The Calatrava Station for instance, while under construction as promised, is anticipated to cost over $2 billion, but has very little commercial space. Retail space, while bringing back to the site a component that has been sorely missed since the WTC mall's demise, could have effectively reduced the station's cost, perhaps allowing more money to be diverted to the memorial--another project for which the costs of construction never seemed to factor prominently into its design.

But now, with the Freedom Tower's potential unraveling, some observers have voiced conjecture that the Port Authority's agreement with Silverstein may unravel also. If the Port Authority can't round up tenants for its own building, how is it supposed to meet its commitment to fill hundreds of thousands of square feet in Silverstein's Towel" 4? And if it can't fill Silverstein's space, shouldn't Silverstein be granted some kind of other concession in return?
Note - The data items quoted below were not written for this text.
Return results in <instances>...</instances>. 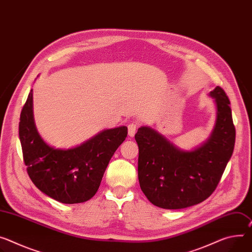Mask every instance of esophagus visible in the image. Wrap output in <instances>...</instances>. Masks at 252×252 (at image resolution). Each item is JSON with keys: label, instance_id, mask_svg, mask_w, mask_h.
<instances>
[{"label": "esophagus", "instance_id": "esophagus-1", "mask_svg": "<svg viewBox=\"0 0 252 252\" xmlns=\"http://www.w3.org/2000/svg\"><path fill=\"white\" fill-rule=\"evenodd\" d=\"M136 127H138V126H136L135 123H130V124L127 126V128H128V135L130 136V138H132V136L134 135L135 130H136Z\"/></svg>", "mask_w": 252, "mask_h": 252}]
</instances>
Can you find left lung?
<instances>
[{
    "mask_svg": "<svg viewBox=\"0 0 252 252\" xmlns=\"http://www.w3.org/2000/svg\"><path fill=\"white\" fill-rule=\"evenodd\" d=\"M216 119L208 139L191 149H181L149 126L139 127L138 175L148 200L163 209H183L207 199L216 189L232 156L235 127L230 101L216 86Z\"/></svg>",
    "mask_w": 252,
    "mask_h": 252,
    "instance_id": "left-lung-1",
    "label": "left lung"
}]
</instances>
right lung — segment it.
<instances>
[{
	"mask_svg": "<svg viewBox=\"0 0 252 252\" xmlns=\"http://www.w3.org/2000/svg\"><path fill=\"white\" fill-rule=\"evenodd\" d=\"M127 127L106 128L68 149L50 146L39 133L33 112V90L20 116L19 136L27 172L45 195L64 204L83 203L97 192L111 157Z\"/></svg>",
	"mask_w": 252,
	"mask_h": 252,
	"instance_id": "obj_1",
	"label": "right lung"
}]
</instances>
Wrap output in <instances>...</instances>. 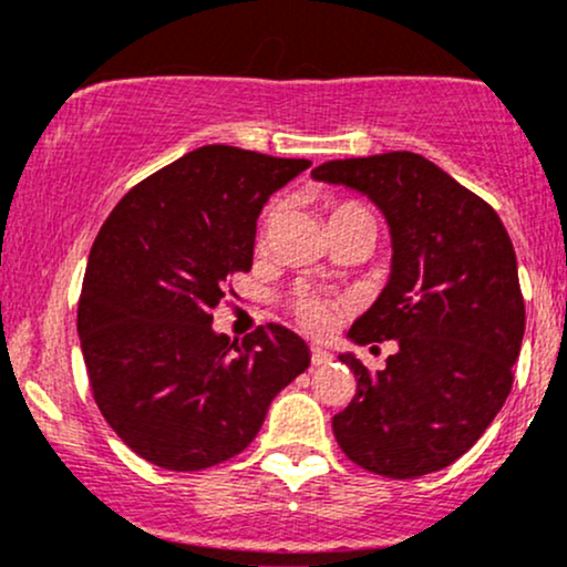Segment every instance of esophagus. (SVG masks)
Here are the masks:
<instances>
[{
  "instance_id": "1",
  "label": "esophagus",
  "mask_w": 567,
  "mask_h": 567,
  "mask_svg": "<svg viewBox=\"0 0 567 567\" xmlns=\"http://www.w3.org/2000/svg\"><path fill=\"white\" fill-rule=\"evenodd\" d=\"M333 360V354H330V351H324V349H320V347H315L311 349V365H328V362Z\"/></svg>"
}]
</instances>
Such changes could upset the delicate balance of concessions between the parties, for which there isn't even a binding contract. Because. as David Dyssegaard Kallick, a senior fellow at the Fiscal Policy Institute, pointed out, the agreement between Silverstein Properties and the Port Authority really isn't anything more than an agreement to agree.

"When September comes around, either Silverstein or the Port Authority could just back out of this deal," Kallick said. "There is no formal deal here that compels them to stick with the terms of what they agreed to."

2006 seemed like it could be a turning point for the World Trade Center site. Instead, it threatens to be just another frustrating chapter in its ongoing stagnancy.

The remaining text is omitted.